ROMA Ancora pochi giorni e le aziende potranno assumere con il contratto a tutele crescenti. Oggi il consiglio dei ministri approverà definitivamente il decreto che attua questa parte del Jobs act e il giorno dopo la pubblicazione sulla Gazzetta Ufficiale le nuove norme saranno pienamente operative. E con esse, dopo anni di accese polemiche, l’articolo 18 dello Statuto dei lavoratori andrà praticamente in soffitta per i tutti i nuovi assunti: niente più possibilità di reintegro sul posto di lavoro nel caso di licenziamento per motivi economici. D’ora in poi al massimo si potrà aspirare a un indennizzo. Cade così uno dei tabù storici del mercato del lavoro italiano. Varo definitivo anche per il decreto sul sussidio di disoccupazione che, attraverso Naspi e Dis-coll, allarga la platea dei beneficiari a una consistente fetta di precari. Entrambi i provvedimenti, infatti, hanno già ricevuto i necessari pareri delle Camere.
«Dal primo marzo le aziende potranno assumere con le nuove regole. Sono orgoglioso di questo governo che in 40 giorni ha prodotto due decreti attuativi» ha esultato ieri il ministro del Lavoro, Giuliano Poletti. La speranza - ha rivelato - è che quest’anno siano assunti con il nuovo contratto a tempo indeterminato a tutele crescenti tra i 200.000 e i 400.000 lavoratori. Se così fosse «avremo cambiato il modo di pensare il mondo dell’occupazione». Oggi il consiglio dei ministri varerà anche (in prima lettura, in attesa dei pareri del Parlamento) altri due pezzi del jobs act: il riordino dei contratti e la conciliazione dei tempi lavoro-genitorialità. Ieri sera non era ancora certo invece il via libera all’Agenzia unica ispettiva che accorpa le funzione di controllo di ministero del lavoro, Inps e Inail: dopo le proteste dei sindacati, che Poletti ha incontrato ieri, il governo starebbe infatti pensando di inserire alcune modifiche alla bozza circolata l’altro giorno. In ogni caso Poletti ieri ha confermato che «entro giugno» tutti i decreti attuativi della delega saranno varati. Sulla pista di lancio ci sono già quello che riforma la cassa integrazione e quello sulle politiche attive.

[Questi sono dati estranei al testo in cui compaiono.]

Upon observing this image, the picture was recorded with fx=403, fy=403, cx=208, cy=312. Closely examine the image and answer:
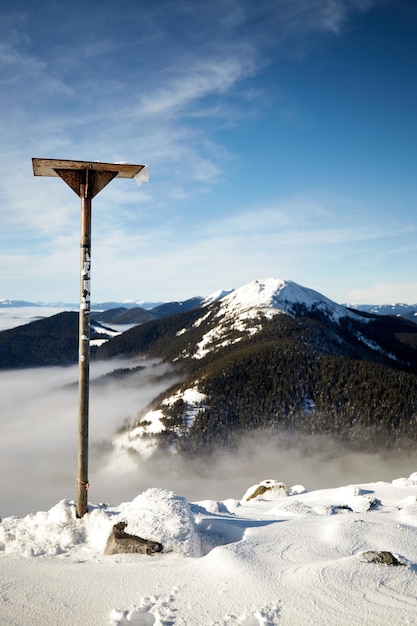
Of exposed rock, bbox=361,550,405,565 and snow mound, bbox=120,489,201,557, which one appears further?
snow mound, bbox=120,489,201,557

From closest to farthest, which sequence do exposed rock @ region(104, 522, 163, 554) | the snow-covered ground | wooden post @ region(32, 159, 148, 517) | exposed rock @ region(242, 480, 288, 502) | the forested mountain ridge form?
the snow-covered ground
exposed rock @ region(104, 522, 163, 554)
wooden post @ region(32, 159, 148, 517)
exposed rock @ region(242, 480, 288, 502)
the forested mountain ridge

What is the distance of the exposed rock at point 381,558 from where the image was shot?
646 centimetres

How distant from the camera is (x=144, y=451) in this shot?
14725 cm

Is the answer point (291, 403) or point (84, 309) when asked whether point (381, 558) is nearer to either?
point (84, 309)

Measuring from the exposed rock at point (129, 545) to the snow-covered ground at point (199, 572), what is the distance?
13 centimetres

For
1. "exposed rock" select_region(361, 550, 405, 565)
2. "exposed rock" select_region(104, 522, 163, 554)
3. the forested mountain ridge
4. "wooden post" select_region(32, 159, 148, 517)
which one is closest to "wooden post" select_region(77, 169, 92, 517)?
"wooden post" select_region(32, 159, 148, 517)

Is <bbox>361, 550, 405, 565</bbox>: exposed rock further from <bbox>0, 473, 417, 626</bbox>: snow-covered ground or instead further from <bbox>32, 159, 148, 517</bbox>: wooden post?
<bbox>32, 159, 148, 517</bbox>: wooden post

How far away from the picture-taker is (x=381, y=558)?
6.52 meters

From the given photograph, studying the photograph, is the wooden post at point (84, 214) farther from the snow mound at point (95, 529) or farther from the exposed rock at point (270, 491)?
the exposed rock at point (270, 491)

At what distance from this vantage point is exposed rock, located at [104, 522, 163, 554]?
729 cm

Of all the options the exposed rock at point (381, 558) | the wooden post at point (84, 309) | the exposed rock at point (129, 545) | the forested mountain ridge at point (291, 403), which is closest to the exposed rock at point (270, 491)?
the wooden post at point (84, 309)

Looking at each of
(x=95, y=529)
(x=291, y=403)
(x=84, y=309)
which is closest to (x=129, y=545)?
(x=95, y=529)

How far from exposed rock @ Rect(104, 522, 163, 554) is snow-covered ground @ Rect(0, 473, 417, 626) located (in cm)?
13

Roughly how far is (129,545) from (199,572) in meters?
1.66
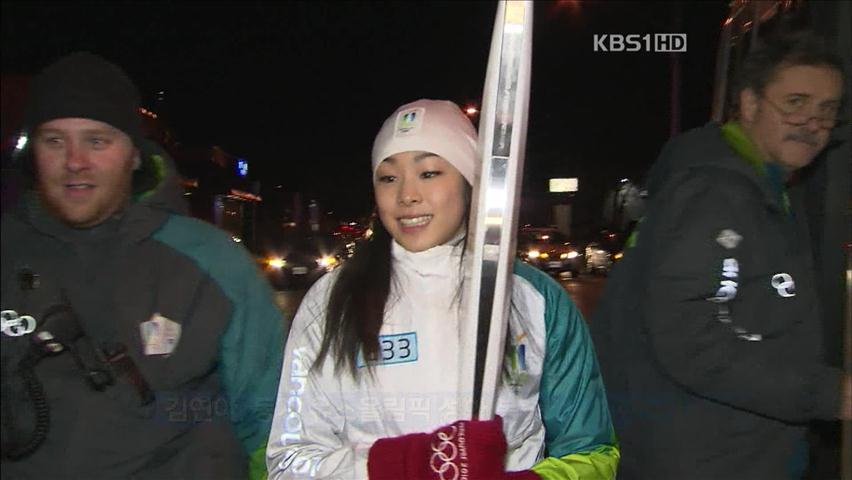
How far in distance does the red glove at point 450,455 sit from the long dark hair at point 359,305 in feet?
0.64

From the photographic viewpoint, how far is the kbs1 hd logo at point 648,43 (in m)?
2.13

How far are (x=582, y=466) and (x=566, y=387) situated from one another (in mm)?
136

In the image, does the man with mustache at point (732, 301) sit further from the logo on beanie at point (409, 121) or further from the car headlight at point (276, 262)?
the car headlight at point (276, 262)

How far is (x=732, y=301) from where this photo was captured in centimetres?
149

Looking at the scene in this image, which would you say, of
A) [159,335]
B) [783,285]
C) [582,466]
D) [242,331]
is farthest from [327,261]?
[783,285]

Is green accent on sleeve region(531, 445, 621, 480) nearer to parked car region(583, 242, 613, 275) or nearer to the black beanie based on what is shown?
parked car region(583, 242, 613, 275)

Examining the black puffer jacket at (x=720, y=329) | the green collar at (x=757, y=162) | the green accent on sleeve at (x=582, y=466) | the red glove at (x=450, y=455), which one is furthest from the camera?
the green collar at (x=757, y=162)

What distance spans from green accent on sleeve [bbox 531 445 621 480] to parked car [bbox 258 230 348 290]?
572 millimetres

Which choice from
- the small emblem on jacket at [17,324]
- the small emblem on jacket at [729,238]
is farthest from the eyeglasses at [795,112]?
the small emblem on jacket at [17,324]

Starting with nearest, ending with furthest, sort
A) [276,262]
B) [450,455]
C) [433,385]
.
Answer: [450,455], [433,385], [276,262]

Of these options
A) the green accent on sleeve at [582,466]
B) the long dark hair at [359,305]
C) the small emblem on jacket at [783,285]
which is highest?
the small emblem on jacket at [783,285]

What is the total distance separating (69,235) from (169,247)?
0.18 meters

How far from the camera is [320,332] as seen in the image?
1.44 m

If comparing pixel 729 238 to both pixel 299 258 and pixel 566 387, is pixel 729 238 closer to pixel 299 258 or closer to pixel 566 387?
pixel 566 387
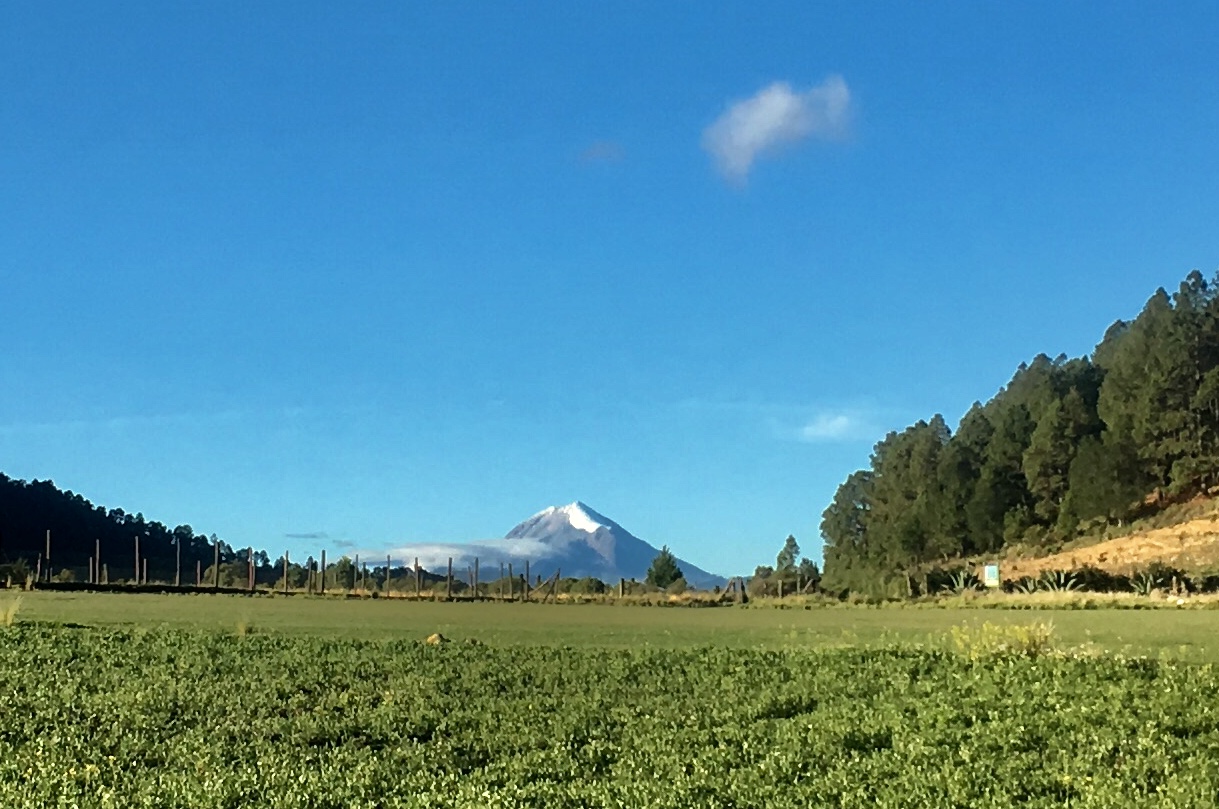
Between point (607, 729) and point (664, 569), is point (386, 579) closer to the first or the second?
point (664, 569)

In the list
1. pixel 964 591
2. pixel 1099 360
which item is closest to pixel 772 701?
pixel 964 591

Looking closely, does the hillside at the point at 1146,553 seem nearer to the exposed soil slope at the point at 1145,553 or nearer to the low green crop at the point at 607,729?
the exposed soil slope at the point at 1145,553

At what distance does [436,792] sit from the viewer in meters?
8.66

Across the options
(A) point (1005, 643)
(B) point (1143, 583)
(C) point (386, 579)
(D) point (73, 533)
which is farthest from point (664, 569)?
(A) point (1005, 643)

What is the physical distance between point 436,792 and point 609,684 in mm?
5557

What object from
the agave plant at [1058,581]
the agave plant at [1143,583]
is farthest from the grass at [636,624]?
the agave plant at [1058,581]

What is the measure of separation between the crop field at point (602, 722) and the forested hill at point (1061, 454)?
40624 millimetres

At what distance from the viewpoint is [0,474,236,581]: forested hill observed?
3063 inches

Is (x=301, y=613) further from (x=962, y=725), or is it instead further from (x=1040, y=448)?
(x=1040, y=448)

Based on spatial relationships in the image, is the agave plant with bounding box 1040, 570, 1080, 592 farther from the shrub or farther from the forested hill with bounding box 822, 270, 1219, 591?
the shrub

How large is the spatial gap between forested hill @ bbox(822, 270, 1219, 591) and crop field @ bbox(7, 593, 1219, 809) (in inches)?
1599

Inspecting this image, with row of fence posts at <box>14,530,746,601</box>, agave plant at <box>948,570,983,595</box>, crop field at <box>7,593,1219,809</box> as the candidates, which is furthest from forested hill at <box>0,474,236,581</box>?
crop field at <box>7,593,1219,809</box>

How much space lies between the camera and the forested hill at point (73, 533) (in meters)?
77.8

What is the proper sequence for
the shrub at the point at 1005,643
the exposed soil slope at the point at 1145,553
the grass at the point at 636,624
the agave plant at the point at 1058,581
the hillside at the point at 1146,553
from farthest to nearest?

I PARERI DELLE COMMISSIONI
Nel dare il via libera definitivo ai primi due decreti attuativi del jobs act, il governo rispetterà le condizioni poste dai pareri delle commissioni parlamentari? È questo uno dei nodi che nella tarda serata di ieri ancora non era stato sciolto. Il problema riguarda soprattutto i licenziamenti collettivi: i pareri di entrambe le commissioni Lavoro - su sollecitazione della minoranza dem e con il contrasto degli alleati centristi - chiedono al governo di escludere dalle nuove norme i licenziamenti collettivi; i sindacati sono sulla stessa linea; Confindustria ritiene invece che anche questo tipo di licenziamenti debba entrare nella riforma. Alla vigilia di Natale, quando l’esecutivo varò in prima lettura il provvedimento, Renzi si disse convinto della bontà della decisione di estendere le nuove regole sui licenziamenti individuali per motivi economici a quelli collettivi. Manterrà la stessa posizione? I pareri non sono vincolanti. Secondo alcune fonti l’orientamento del premier, dopo una serie di riunioni che si sono tenute ieri a Palazzo Chigi in preparazione del consiglio dei ministri di oggi, sarebbe quello di non fare retromarce e confermare il testo originario mantenendo così intatto l’impianto della riforma. Ma alla fine, più che le ragioni tecniche, conteranno soprattutto quelle politiche. Un nodo che il premier probabilmente scioglierà solo stamane.